In our favorite existential disaster movies, it takes all of Act I for the scientists to convince everyone that disaster is coming. Then in Act II, an all-out battle to save civilization is launched.

No sacrifice is too great.

Every resource–personal, governmental and global–is mustered. No expense is spared. No sacrifice is too great. In Act III our heroes fly to their deaths, or are at least willing to, delivering the final blow to the threat.

Think Harry Stamper (Bruce Willis) taking his stand and exploding a nuke on the asteroid in Armageddon. Think Russell Casse (Randy Quaid) kamikazing into the invading spaceship to detonate a nuke in Independence Day ID4. If you like some religion with your sacrifice, think The Exorcist’s Father Damien Karras (Jason Miller) flinging himself out the window to his death to banish the devil.

Here in less-blockbustery real life, we are watching the climate change disaster unfold in sort-of slow motion. Glaciers holding enormous amounts of methane and millions of gallons of water are melting at a rate many times that which which was predicted 20 years ago. That melting is creating an exponential domino effect with each increase in released methane.

So sea levels are rising. 500 year floods now hit regularly. Floods from tides and not storms in Virginia Beach and Miami are a regular fact of life. South Pacific islanders are planning to move their entire populations to higher ground.

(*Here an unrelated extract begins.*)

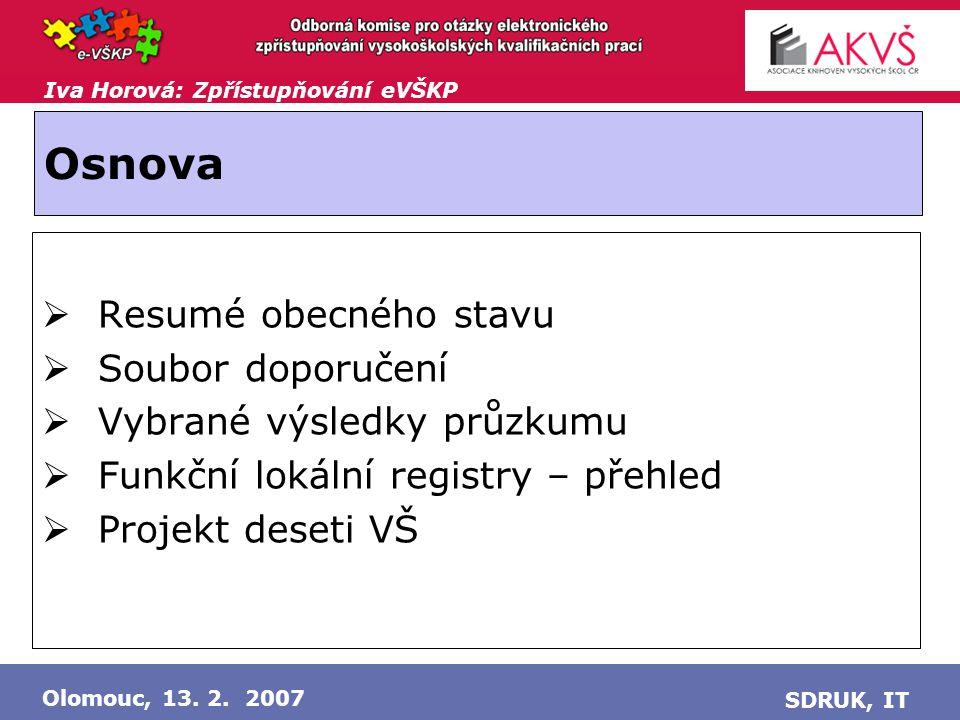 Iva Horová: Zpřístupňování eVŠKP Olomouc, 13.2. 2007 SDRUK, IT Zpřístupňování plných verzí .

Insurers are a canary in the coal mine economic sector here. They’re signaling that certain targets of climate change, such as beachfront homes, are no longer just a risk to be calculated but instead a certainty that can no longer be insured.

Temperatures are reaching humans’ thermal limits…

The oceans are hotter; producing bigger, more frequent and more violent hurricanes. Temperatures are hotter, creating extended and out of control fire seasons out West. In Africa, desertification is increasing. All over the world crop yields are falling in the places they thrived for generations. Some areas of India and the Middle East are expected to be uninhabitable soon as temperatures now regularly exceed 120 degrees and are reaching “humans’ thermal limits.”

Humanity is not too far off from masses of climate refugees causing global strife.

Is this existential enough? Yepper.

So where are the heroes?

Why are we stuck in Act I of this movie?

Why are we willing to nuke approaching asteroids but not cut back carbon emissions? Republicans.

Why has the United States refused to ratify the Kyoto Protocol? Republicans.

Why has the United States reneged on its commitment to the Paris Agreement? Republicans.

Why are we stuck in Act I of this movie still pooh-poohing the experts and denying there’s a problem? Republicans.

It’s time for Republicans to man up. Tell Koch Industries and ALEC to pipe down and find a new lane. Do what you’d do if you were Bruce Willis facing the asteroid in Act III. Give it your all. Because humanity depends on it.